Cash collateral has received its share of criticism since the Global Financial Crisis (GFC) and at other points in securities lending history, but is that criticism appropriate?

Cash as a form of collateral is a great common denominator. Neutral, highly liquid and centres the economics of the trade around the rebate, a reflection of the value of the borrowed securities benchmarked against the prevailing interest rate.

Cash collateral itself wasn’t the issue during the GFC, it was some of the reinvestment vehicle choices that were brought into question. The introduction of the euro saw a lot of consolidation in cash balances. Most clients required the lion’s share of their cash to be reinvested in reverse repo of Government debt and as that asset class became more expensive, cash started to lose its flavour, exacerbated by the experience during the GFC.
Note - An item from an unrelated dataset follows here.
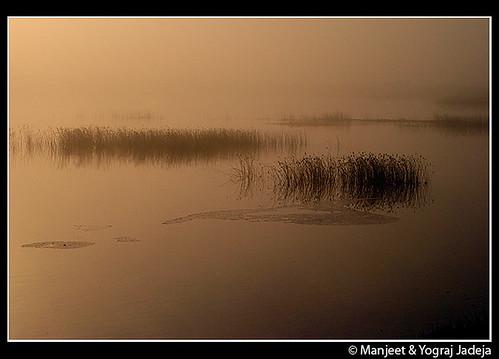 misty dawn at khijadiya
According to data from FIS Astec Analytics, cash collateral has rarely risen beyond 16% of outstanding government debt loan balances for many years. So, what is collateralising the EUR 200 billion of European Government debt in securities lending balances currently outstanding?

One thing is for sure, it’s unlikely to be the highest rated European Government debt. The demand for this collateral transformation is ideally a combination of banks’ regulatory need for HQLA as well as the financing of the collateral. The Liquidity Coverage Ratio (LCR) for example has driven demand for at least the past seven years but it isn’t the borrowed assets that drive the fee, it is the collateral. Under LCR, financing the collateral assets for a minimum of thirty days provides a favourable regulatory treatment for the collateral.

I recently asked a market practitioner” How much HQLA would you take unsecured?” His response, “all of it”. I then asked the same question but collateralised with German, French and Dutch debt. The response,” none” And against a basket of index equities, Italian and Spanish debt with a smattering of corporate debt his response was “as much as I have the collateral to post”.

This is the point. The HQLA transaction requires an acceptable collateral set that essentially finances the long assets of the borrower by posting them as collateral. This can be frustrating for an agent lender that has a client with vast holdings of HQLA but their collateral parameters do not permit anything beyond a narrow range of Government debt and excludes index equities. Participation in the above trade will be paltry at best. Another frustration can also present itself. The client may not only have a healthy portfolio of HQLA but also manages an array of equity funds, yet won’t take equities as a collateral asset class. Eliminating an asset class as a form of collateral while already investing in that asset class, runs the risk of leaving the HQLA sitting idle. Given the dominance of non-cash collateral it is those beneficial owners with broad collateral acceptability profiles that will lend their assets first.

Some years ago, I had a central bank client that approved certain equity indices as collateral and their utilisation of German and French debt reached 95%. The argument that this is poorly correlated is valid but the utilisation in a fully indemnified programme mitigated a lot of that risk. In today’s environment, for agent lenders to be able to indemnify all forms of non-cash collateral is key. This type of flexibility applies to equity markets in equal measure but there are beneficial owners with equity portfolios that will only accept government debt as collateral. Clearly, they could be considered in a right way risk position but their utilisation will be nothing like that of other participating beneficial owners and it would be disingenuous for them to grumble about performance on a comparative basis with their peers.